I’ve discovered a special flavor of tenderness for this little man of mine—my rainbow baby, born after so much heartache. When this amazing little man came into my life and soothed all the raw places in my heart, I couldn’t help but have a little different attachment to him. I’m more protective of his babyhood. When you have your first, you’re so eager for them to grow. But this time, I just want him to stay small. And he refuses!
This is the child who wants to be big. He wants to sit in a big boy chair, drink his milk without a lid, and eat the exact same sandwich you are eating. He wants the toy that big sister wants; he would really like to ride her bike if only his legs would reach. He takes in everything, and conquers it.
He is also the child who greets me with an enthusiastic, “Mama!” every morning and any time I come home from running errands by myself. He literally runs into his Daddy’s arms every day, shouting, “Daddy!” with the biggest grin. So easy going, so happy; he makes life a joy.
He was my worry when I found out I was pregnant. H got 3½ years of my time all to herself. Poor J only gets 2 and a couple of months. He still wants to be held and soothed and rocked and cuddled. What will happen to him when both my arms are full of babies? Will he still know how very much I love him? I will have to make sure of it.
Of course, this little man also has a temper. He has a tendency to throw and hit—occasionally bite. We are learning all about gentle touches and inside voices. His vocabulary, so long limited to “Mama,” “Daddy,” and “There it is!” has begun to expand. Today his said shoes. This is big stuff.

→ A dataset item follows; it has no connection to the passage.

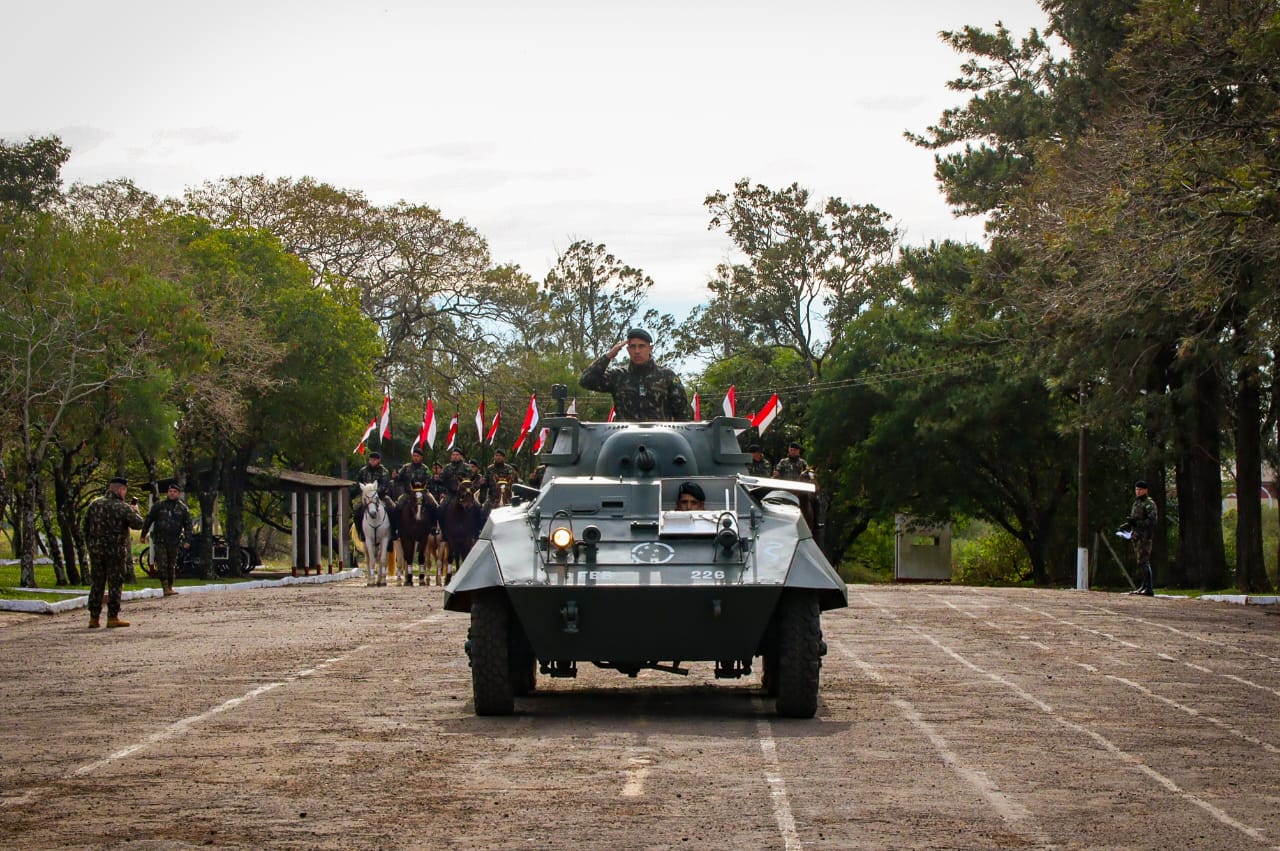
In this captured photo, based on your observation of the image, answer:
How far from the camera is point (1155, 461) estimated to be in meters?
39.6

I wondered to Josh the other night if I would feel this nostalgic for the twins or if I’d be so relieved at surviving that I’d just take a nap and call it good. I will probably be worse because they will be my last babies. And truthfully, it doesn’t matter which kid it is that is having a birthday, it reminds you of all the joy that child brings to your life (and frustration). This particular kiddo is just all the more special for being so desperately wanted and so beautifully starting to heal my heart.
Little J, I hope you always know how much I love you; how amazing your smile is; how capable I know you are; and that you can accomplish anything in this world. You will always be my little man, even when I have to look up at you.